“Zur See” von Dörte HANSEN

Bewertung: 5 von 5.

Manchmal entscheidet sich auf den ersten Seiten eines Romans, ob man sich durch die Sprache oder Erzählweise angesprochen fühlt. In diesem Fall wurde ich geradezu angesprungen durch ein ganzes Feuerwerk ungewohnter Formulierungen, die mir sofort signalisierten, dass ich da gerade ein Ausnahme-Buch in der Hand hielt.

Thematisch werden wir von HANSEN eingeladen, uns auf das Leben auf einer Nordseeinsel einzulassen. Der Blick ist scharf auf den Übergang zwischen traditioneller Seefahrt bzw. Fischerei und modernem Tourismus zentriert. Sichtbar und erzählbar wird dieser Epochen- und Kulturwandel am Beispiel einer alteingesessenen Familie, deren Mitglieder bestimmte Rollenmuster in sehr pointierter Ausprägung darstellen.
Um dieses Zentrum herum agieren eine Handvoll weiterer Protagonisten, die ebenfalls – auf jeweils spezifische Weise – in die Zeitenwende verwickelt sind.

Die Figuren sind letztlich alles echte “Originale”, was der Autorin natürlich entsprechend viel erzählerischen Stoff liefert. Die Sonderbarkeiten dieser – durch das raue Klima und das naturnahe Leben geprägte – Insulaner macht es HANSEN recht leicht, ihre offensichtliche Leidenschaft für sehr individuelle Sprach-Schöpfungen hemmungslos auszuleben. Es gelingt ihr dabei, die Charaktere der Figuren und die Lust an ausgefallenen Sprachbildern zu einer geradezu perfekten Einheit zu verschmelzen.
Letztlich gewinnt man den Eindruck, dass man die Eigenarten dieses Menschenschlages entweder so oder gar nicht einfangen könnte.

Geschickt nutzt HANSEN den Kontrast, der sich zwischen den wettergegerbten Naturmenschen und den Touris bzw. wohlhabenden Neuansiedlern ergibt. Die Beobachtungen, wie sich das Insel-Leben im Takt mit den Saison-Wechseln verändert (bis in die Kinderzimmer hinein), gehören zu den amüsantesten Stellen.

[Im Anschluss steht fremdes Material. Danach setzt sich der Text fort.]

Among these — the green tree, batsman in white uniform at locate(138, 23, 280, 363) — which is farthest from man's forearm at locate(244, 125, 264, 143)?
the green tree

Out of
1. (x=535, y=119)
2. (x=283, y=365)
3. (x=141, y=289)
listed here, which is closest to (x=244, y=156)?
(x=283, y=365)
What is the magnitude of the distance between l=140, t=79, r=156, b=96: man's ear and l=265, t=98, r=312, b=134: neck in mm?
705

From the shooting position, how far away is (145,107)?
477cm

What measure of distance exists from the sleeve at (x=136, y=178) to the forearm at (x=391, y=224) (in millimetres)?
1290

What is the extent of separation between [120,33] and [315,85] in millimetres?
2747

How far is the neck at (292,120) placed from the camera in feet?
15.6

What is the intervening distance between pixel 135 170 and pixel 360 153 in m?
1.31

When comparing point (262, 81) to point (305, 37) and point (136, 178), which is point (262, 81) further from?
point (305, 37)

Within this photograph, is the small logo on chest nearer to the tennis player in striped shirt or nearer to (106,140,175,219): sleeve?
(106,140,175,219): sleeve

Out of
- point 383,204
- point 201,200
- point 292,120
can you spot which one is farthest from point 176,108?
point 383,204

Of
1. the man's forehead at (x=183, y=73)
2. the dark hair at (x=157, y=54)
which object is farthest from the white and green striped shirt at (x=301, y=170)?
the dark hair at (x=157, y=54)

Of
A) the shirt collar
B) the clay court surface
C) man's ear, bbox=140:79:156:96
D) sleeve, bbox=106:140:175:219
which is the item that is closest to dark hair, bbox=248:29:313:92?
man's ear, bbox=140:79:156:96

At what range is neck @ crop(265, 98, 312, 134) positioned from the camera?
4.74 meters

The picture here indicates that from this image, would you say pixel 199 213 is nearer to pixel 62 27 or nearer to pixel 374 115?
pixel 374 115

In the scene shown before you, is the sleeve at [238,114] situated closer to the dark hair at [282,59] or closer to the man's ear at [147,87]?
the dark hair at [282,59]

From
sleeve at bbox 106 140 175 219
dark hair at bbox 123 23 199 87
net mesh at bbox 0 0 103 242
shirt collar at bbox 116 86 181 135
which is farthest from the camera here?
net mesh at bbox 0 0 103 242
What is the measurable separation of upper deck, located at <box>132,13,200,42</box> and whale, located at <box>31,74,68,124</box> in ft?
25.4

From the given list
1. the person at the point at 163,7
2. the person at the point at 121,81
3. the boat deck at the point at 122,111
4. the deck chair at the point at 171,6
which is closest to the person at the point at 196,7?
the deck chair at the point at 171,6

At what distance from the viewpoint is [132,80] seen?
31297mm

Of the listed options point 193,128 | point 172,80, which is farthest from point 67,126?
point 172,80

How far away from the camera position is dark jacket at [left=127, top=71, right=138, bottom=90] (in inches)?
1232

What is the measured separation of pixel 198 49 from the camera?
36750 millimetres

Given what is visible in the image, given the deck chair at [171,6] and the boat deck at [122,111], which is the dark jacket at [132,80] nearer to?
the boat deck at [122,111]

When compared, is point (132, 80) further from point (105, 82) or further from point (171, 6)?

Eine ganze Reihe von menschlichen bzw. beziehungsmäßigen Grundkonflikten finden in dem Roman ihren Platz: Die Suche nach Bindung und Liebe durchzieht letztlich ja alle Bereiche der Gesellschaft. Es ist sicher Geschmackssache, ob die zur Illustration benutzten Figuren so extrem konturiert werden müssen, wie dies HANSEN in ihrer Milieustudie mit großer Hingabe macht.
Was sie erreicht ist mit Sicherheit ein großes Lesevergnügen – auf der Basis eines Eintauchens in eine eher unbekannte Welt (die sicher nicht immer so skurril war, wie in dieser speziellen Ausgestaltung).